I am trying out the new coda release, not with success. Here's a description
of my failed effort.
- create a vice setup on a debian x86 box. The box, lambda.csail.mit.edu,
lives in a real machine room with a fat pipe to the net.
- create a venus setup on an ubuntu x86_64 box with
+ 10Gb of cache
+ big DATA & LOG:
% ls -l DATA LOG
-rw------- 1 root root 1201865464 2007-05-01 12:07 DATA
-rw------- 1 root root 300468736 2007-05-01 12:09 LOG
This box lives in my office at Northeastern, about 2 miles away from the
server over at MIT. It also has a university-grade net connection. It has
4Gb of ram and 10Gb of (encrypted) swap space on 3 spindles.
Here is the /etc/venus.conf:
realm="lambda.csail.mit.edu"
# 10 Gb of local file caching
cacheblocks=10000000
errorlog="/var/log/coda/venus.err"
logfile="/var/log/coda/venus.log"
rvm_log="/var/lib/coda/LOG"
rvm_data="/var/lib/coda/DATA"
cachedir="/var/lib/coda/cache"
checkpointdir="/var/lib/coda/spool"
pid_file="/var/run/coda-client.pid"
run_control_file="/var/run/coda-client.ctrl"
marinersocket="/var/run/coda-client.mariner"
mapprivate=1
DATA, LOG and the cache tree all live in my ext3 /var file system --
no raw partitions of any kind being used here.
- copy 2.6 Gb / 26k files of my home dir into my coda filesys, using
cp -pr <stuff> /coda/lambda.csail.mit.edu/user/shivers/.
This runs for a while, then completes w/no problem.
I can poke around in the coda dir from the shell using cd, ls & more,
no problem.
Meanwhile, codacon is scrolling writeback messages like crazy. Eventually,
everything is copied back to the server, cfs lv shows no pending CML
entries, and a du -sk of the vice directory shows that it's got all 2.6Gb
of the bits.
- hoard it all with
hoard add /coda/lambda.csail.mit.edu d+
Note that my 2.6Gb hoard should fit entirely within my 10Gb cache.
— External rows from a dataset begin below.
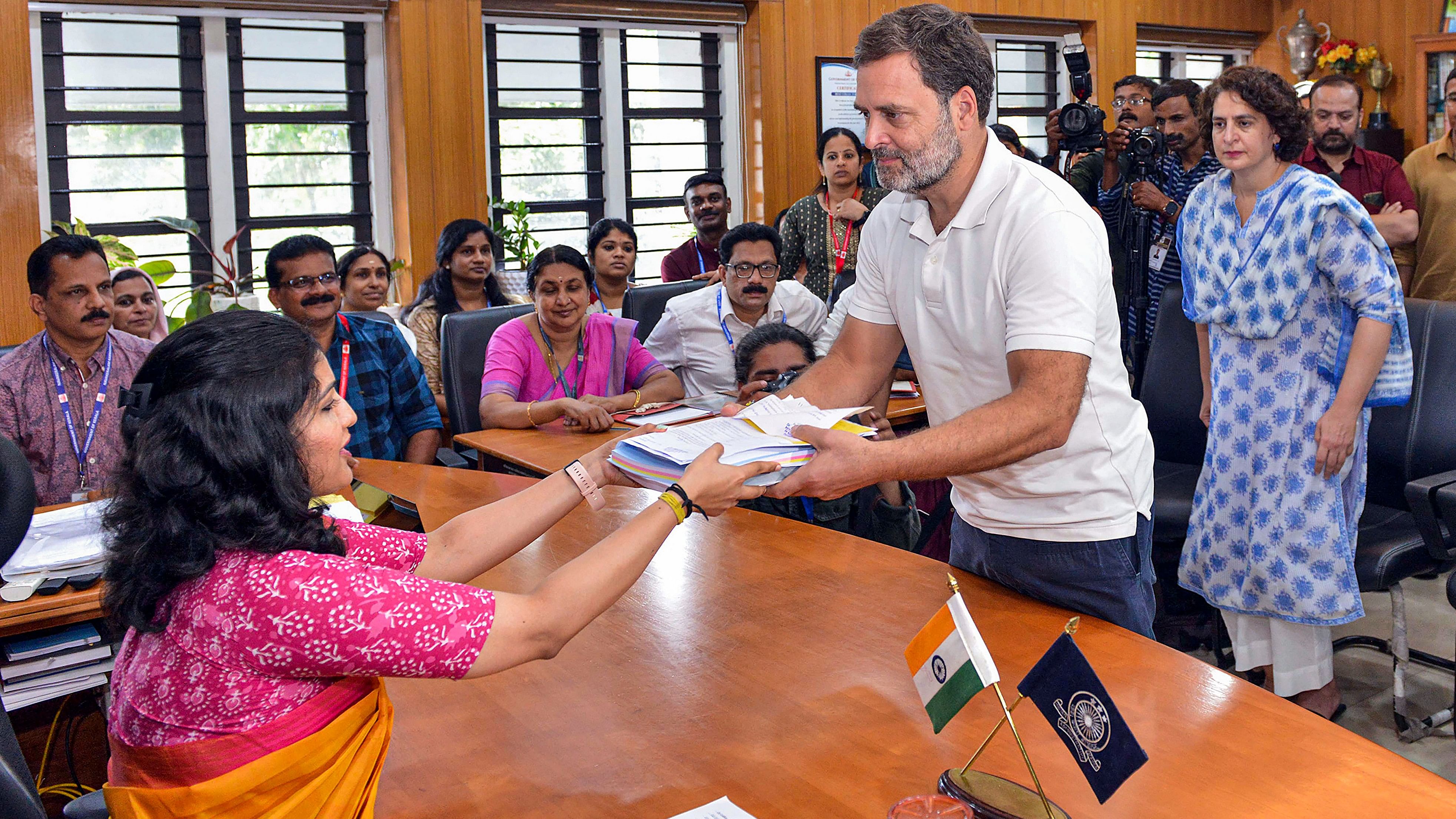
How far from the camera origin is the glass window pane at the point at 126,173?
501 centimetres

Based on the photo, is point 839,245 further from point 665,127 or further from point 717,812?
point 717,812

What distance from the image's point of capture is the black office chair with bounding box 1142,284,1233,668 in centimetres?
317

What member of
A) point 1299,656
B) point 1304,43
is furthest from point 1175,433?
point 1304,43

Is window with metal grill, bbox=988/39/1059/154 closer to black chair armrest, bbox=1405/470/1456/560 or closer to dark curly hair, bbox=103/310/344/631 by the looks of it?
black chair armrest, bbox=1405/470/1456/560

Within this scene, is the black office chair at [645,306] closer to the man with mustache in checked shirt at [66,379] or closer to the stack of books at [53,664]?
the man with mustache in checked shirt at [66,379]

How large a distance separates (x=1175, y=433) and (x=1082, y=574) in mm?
1765

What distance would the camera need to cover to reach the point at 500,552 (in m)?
1.50

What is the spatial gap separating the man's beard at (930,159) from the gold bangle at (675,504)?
0.64 meters

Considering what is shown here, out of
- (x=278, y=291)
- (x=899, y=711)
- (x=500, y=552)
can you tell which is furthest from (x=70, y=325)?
(x=899, y=711)

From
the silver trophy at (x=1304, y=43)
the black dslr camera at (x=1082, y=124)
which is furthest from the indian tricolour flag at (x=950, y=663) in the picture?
the silver trophy at (x=1304, y=43)

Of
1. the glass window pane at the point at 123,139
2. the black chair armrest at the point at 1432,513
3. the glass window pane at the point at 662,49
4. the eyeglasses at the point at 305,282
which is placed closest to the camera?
the black chair armrest at the point at 1432,513

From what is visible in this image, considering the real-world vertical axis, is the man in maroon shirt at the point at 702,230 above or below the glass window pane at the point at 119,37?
below

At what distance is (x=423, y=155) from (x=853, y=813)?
5.02 meters

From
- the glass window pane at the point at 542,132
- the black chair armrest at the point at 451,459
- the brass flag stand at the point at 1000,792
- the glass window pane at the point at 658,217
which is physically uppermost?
the glass window pane at the point at 542,132
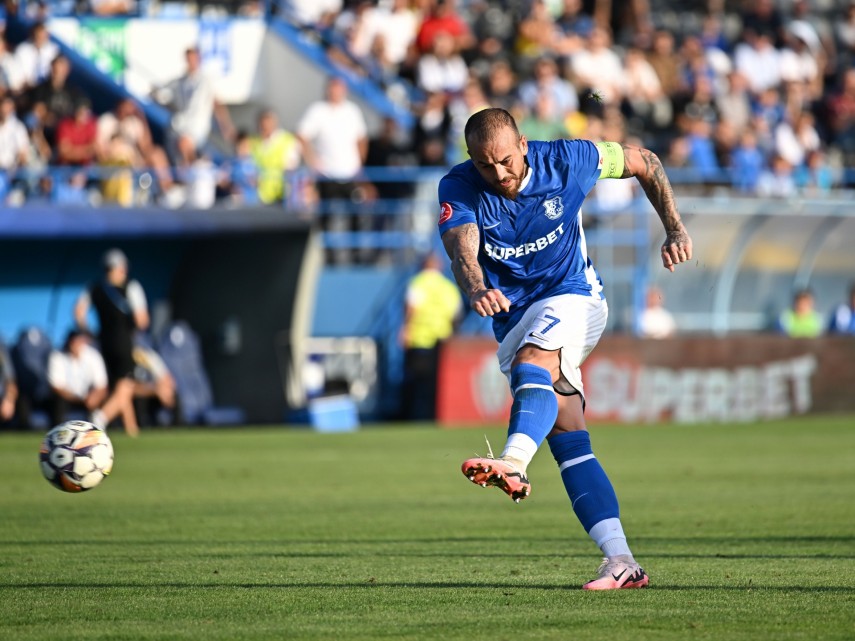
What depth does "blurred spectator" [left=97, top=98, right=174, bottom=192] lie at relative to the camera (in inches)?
843

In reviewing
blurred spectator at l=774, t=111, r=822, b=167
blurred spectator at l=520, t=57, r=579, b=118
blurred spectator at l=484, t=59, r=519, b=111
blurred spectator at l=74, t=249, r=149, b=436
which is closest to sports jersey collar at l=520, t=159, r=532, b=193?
blurred spectator at l=74, t=249, r=149, b=436

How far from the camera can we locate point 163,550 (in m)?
8.82

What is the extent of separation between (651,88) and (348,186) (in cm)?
647

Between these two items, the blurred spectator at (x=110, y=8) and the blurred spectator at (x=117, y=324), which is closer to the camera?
the blurred spectator at (x=117, y=324)

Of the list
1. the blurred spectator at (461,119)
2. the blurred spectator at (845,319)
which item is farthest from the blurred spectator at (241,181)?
the blurred spectator at (845,319)

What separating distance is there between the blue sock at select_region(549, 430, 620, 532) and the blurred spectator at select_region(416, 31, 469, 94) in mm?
17747

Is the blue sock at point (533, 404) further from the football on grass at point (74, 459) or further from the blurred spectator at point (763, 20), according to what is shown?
the blurred spectator at point (763, 20)

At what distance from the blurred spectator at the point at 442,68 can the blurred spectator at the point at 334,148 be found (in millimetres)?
2439

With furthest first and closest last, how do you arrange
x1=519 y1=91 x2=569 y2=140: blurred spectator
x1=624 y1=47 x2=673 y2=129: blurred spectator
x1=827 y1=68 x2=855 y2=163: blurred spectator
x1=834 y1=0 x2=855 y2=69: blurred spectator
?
x1=834 y1=0 x2=855 y2=69: blurred spectator < x1=827 y1=68 x2=855 y2=163: blurred spectator < x1=624 y1=47 x2=673 y2=129: blurred spectator < x1=519 y1=91 x2=569 y2=140: blurred spectator

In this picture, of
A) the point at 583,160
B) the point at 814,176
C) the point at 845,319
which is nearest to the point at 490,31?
the point at 814,176

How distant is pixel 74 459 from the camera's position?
875 cm

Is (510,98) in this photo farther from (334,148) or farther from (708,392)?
(708,392)

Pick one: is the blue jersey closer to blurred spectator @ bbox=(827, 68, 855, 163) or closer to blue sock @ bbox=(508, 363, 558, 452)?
blue sock @ bbox=(508, 363, 558, 452)

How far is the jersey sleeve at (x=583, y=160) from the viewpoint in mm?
7328
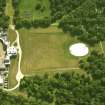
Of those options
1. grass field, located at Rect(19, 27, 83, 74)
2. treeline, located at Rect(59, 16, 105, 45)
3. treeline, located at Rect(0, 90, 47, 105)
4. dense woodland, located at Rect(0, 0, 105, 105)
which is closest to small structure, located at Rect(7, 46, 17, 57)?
grass field, located at Rect(19, 27, 83, 74)

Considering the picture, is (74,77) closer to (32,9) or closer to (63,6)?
(63,6)

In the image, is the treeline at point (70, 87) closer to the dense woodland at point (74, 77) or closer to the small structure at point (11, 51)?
the dense woodland at point (74, 77)

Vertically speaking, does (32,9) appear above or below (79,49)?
above

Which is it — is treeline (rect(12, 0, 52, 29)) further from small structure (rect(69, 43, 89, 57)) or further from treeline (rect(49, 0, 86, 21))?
small structure (rect(69, 43, 89, 57))

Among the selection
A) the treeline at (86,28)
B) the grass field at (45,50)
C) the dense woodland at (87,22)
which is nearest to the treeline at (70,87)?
the grass field at (45,50)

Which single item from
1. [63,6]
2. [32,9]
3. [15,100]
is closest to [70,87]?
Result: [15,100]

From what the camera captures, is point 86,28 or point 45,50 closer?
point 45,50

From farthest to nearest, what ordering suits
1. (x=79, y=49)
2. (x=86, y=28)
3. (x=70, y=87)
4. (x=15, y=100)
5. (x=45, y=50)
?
(x=86, y=28)
(x=79, y=49)
(x=45, y=50)
(x=70, y=87)
(x=15, y=100)
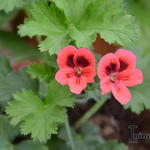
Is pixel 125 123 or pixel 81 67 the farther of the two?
pixel 125 123

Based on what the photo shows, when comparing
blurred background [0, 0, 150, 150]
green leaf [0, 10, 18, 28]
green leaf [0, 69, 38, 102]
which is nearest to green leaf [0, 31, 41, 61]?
blurred background [0, 0, 150, 150]

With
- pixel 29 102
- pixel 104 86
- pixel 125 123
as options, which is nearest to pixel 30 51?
pixel 125 123

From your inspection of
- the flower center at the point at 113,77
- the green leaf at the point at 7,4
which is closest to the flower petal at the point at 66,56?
the flower center at the point at 113,77

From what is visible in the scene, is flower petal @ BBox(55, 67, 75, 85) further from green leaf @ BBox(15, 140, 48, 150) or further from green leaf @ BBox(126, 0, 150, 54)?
green leaf @ BBox(126, 0, 150, 54)

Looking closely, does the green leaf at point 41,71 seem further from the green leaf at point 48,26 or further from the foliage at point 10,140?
the foliage at point 10,140

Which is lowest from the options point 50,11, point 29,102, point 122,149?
point 122,149

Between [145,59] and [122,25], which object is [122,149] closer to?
[145,59]

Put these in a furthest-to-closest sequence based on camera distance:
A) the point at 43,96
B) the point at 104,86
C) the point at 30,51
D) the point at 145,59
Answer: the point at 30,51, the point at 145,59, the point at 43,96, the point at 104,86
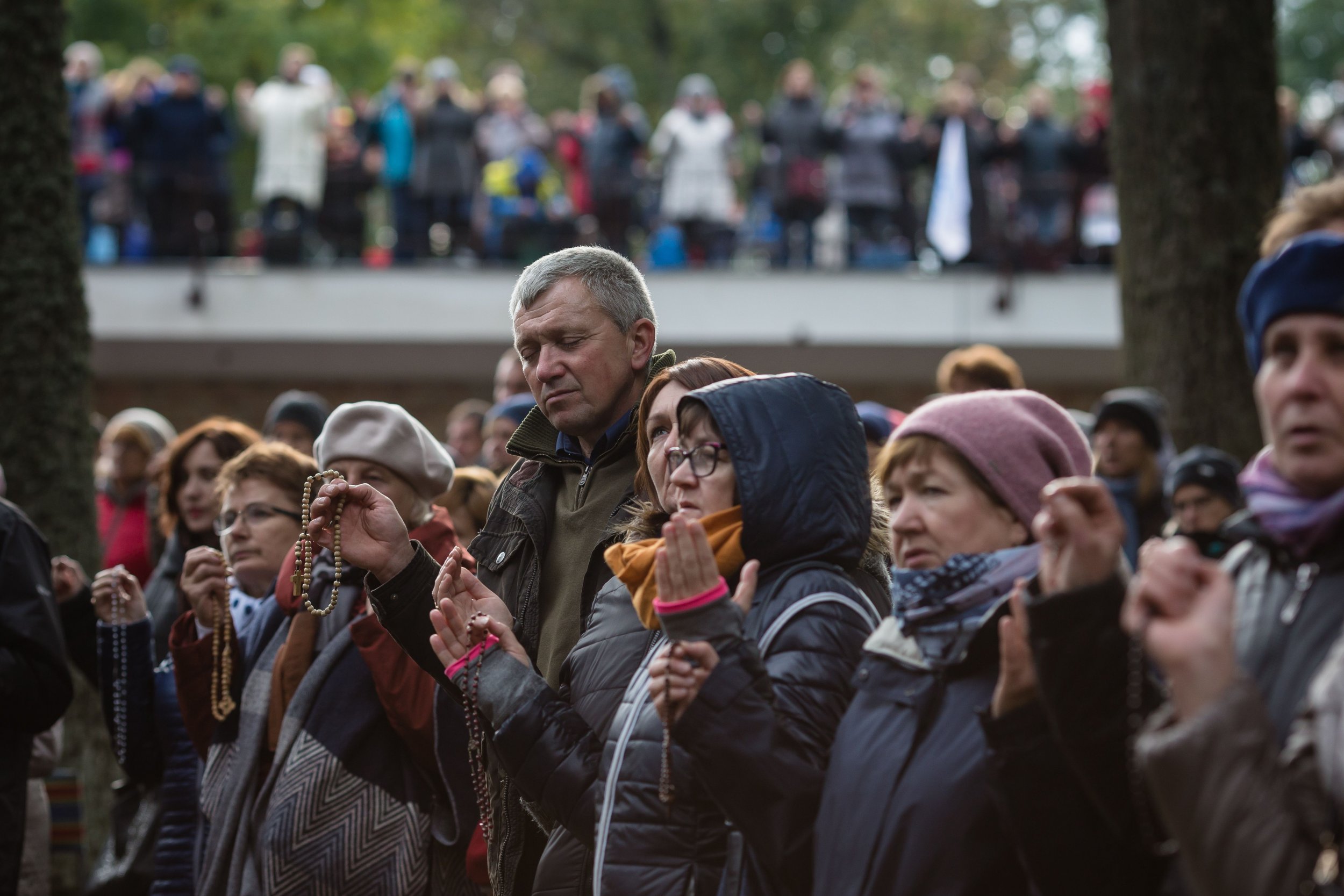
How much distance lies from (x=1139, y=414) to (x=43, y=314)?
4.51 m

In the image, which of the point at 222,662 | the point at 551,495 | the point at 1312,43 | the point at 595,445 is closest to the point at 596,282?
the point at 595,445

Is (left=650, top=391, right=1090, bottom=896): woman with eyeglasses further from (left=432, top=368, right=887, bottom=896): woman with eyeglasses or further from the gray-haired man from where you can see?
the gray-haired man

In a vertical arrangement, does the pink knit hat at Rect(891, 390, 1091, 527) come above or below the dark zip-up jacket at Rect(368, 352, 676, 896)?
above

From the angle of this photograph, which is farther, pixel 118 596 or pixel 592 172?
pixel 592 172

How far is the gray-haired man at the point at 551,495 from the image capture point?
340cm

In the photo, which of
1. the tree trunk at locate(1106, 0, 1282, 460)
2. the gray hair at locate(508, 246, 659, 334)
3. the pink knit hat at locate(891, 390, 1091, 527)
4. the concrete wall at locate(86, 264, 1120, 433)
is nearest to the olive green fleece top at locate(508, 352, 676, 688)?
the gray hair at locate(508, 246, 659, 334)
This runs for a while, then terminates successfully.
- Test it by walking the whole tree & reading every file, using find(1):
find /coda/lambda.csail.mit.edu/user/shivers -type f -exec /tmp/eat {} \;
-print
where /tmp/eat is a simple shell script that cats its args to /dev/null:
#!/bin/sh -
exec cat "$@" > /dev/null
This runs & completes successfully. Codacon shows no server->client file
transfer during this. So far, so good! Now for the trouble.
- Test it again by saying "cfs disconnect" and then redoing the find
tree-walk to read the whole subdir a second time.
This runs along fine for a while, with a silent codacon, then codacon
suddenly outputs
ValidateAttrsPlusSHA CVS(4.7f000000.baf.28f8) [0] ( 11:56:43 )
Probe ( 11:57:21 )
and the find tree walk hangs. After a minute or two, codacon says
unreachable lambda.csail.mit.edu ( 11:58:10 )
and the find walk resumes with the following output:
find: ./research/mrlc/mrlc/spim/CVS: Permission denied
./research/mrlc/mrlc/spim/mips-syscall.h
./research/mrlc/mrlc/spim/endian.c
./research/mrlc/mrlc/spim/buttons.h
./research/mrlc/mrlc/spim/mips-syscall.o
./research/mrlc/mrlc/spim/display-utils.c
find: ./research/mrlc/mrlc/confpaper: Permission denied
find: ./research/mrlc/mrlc/paper: Permission denied
find: ./research/mrlc/mrlc/CVS: Permission denied
find: ./research/mrlc/mrlc/source: Permission denied
find: ./research/mrlc/mrlc/harness: Permission denied
find: ./research/mrlc/mrlc/paper1: Permission denied
./research/mrlc/okasaki-msg
.
.
.
and the rest of the find walk has these "Permission denied" message
scattered throughout the transcript.
- Then I go poke around in the file system. I now have trouble accessing
the problem directories. For example:
% ls -ld research/mrlc/mrlc/spim/CVS
drwxr-xr-x 1 shivers nogroup 2048 2007-04-30 16:04
research/mrlc/mrlc/spim/CVS
% ls research/mrlc/mrlc/spim/CVS
ls: research/mrlc/mrlc/spim/CVS: Permission denied
% cfs la research/mrlc/mrlc/spim/CVS
research/mrlc/mrlc/spim/CVS: Connection timed out
%
Timed out? Hey, I hoarded the file and *disconnected*. Why is venus
even trying to connect at all?
Here is what cfs lv says while I'm in the disconnected state:
% cfs lv /coda/lambda.csail.mit.edu/
Status of volume 7f000000 (2130706432) named "/"
Volume type is Replicated
Connection State is Unreachable
Reintegration age: 0 sec, time 5.000 sec
- Then I reconnect with
cfs reconnect
Now I can see the problem directories with no trouble. I redo the find
tree-walk a third time and it completes with no problems.
+ codacon shows *no* server->client file motion.
+ my network load meter shows only minor traffic.
So I have reason to believe the whole tree walk ran entirely out of the
cache.
I'm mystified. By the way, I don't think it's because I'm running on an
x86_64 client. I have gotten similar problems when running with my simple
x86 notebook as the client this week.
-Olin